Techno Blender
Digitally Yours.

Time Series Forecasting: Prediction Intervals | by Brendan Artley | Jun, 2022

0 90


Estimate the range of a future observation with confidence

Target Image — By Afif Kusuma

Forecasting in the real world is an important task. Consider forecasting energy demand, temperature, food supply, and health indicators just to name a few. Getting an inaccurate forecast in these cases can have a significant impact on people’s lives.

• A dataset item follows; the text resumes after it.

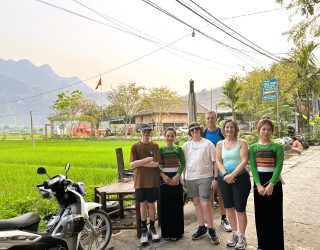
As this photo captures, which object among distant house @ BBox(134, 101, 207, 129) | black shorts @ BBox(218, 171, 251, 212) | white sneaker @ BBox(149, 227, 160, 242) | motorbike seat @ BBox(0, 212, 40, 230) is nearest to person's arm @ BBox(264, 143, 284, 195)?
black shorts @ BBox(218, 171, 251, 212)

This is where prediction intervals can help. Prediction intervals are used to provide a range where the forecast is likely to be with a specific degree of confidence. For example, if you made 100 forecasts with 95% confidence, you would have 95 out of 100 forecasts fall within the prediction interval. By using a prediction interval you can account for uncertainty in the forecast, and the random variation of the data.

Loading Temperature Data

In this article, we will be forecasting the average monthly temperature in Sau Paulo, Brazil. The data set was collected and curated by NCEI⁶ and NASA⁷. Thank you to everyone involved for sharing this dataset with the world! (License: CC0 — Public Domain)

Pinheiros, Sãu Paulo — By Wylkon Cardosa

Unfortunately in the real world, data is never in the format that you want. In the following cell, we use Pandas to transform it into two columns. Date and Temperature. The resulting data is visualized using Matplotlib.

Uncleaned Temperature Data — By Author

In the plot above, we can see that the dataset has missing values and errors. These points are filled with temperatures of 999.9. We can simply sample 372 data points between ~1980 and ~2015 that contain no errors. We will use this sample of data for the rest of the article.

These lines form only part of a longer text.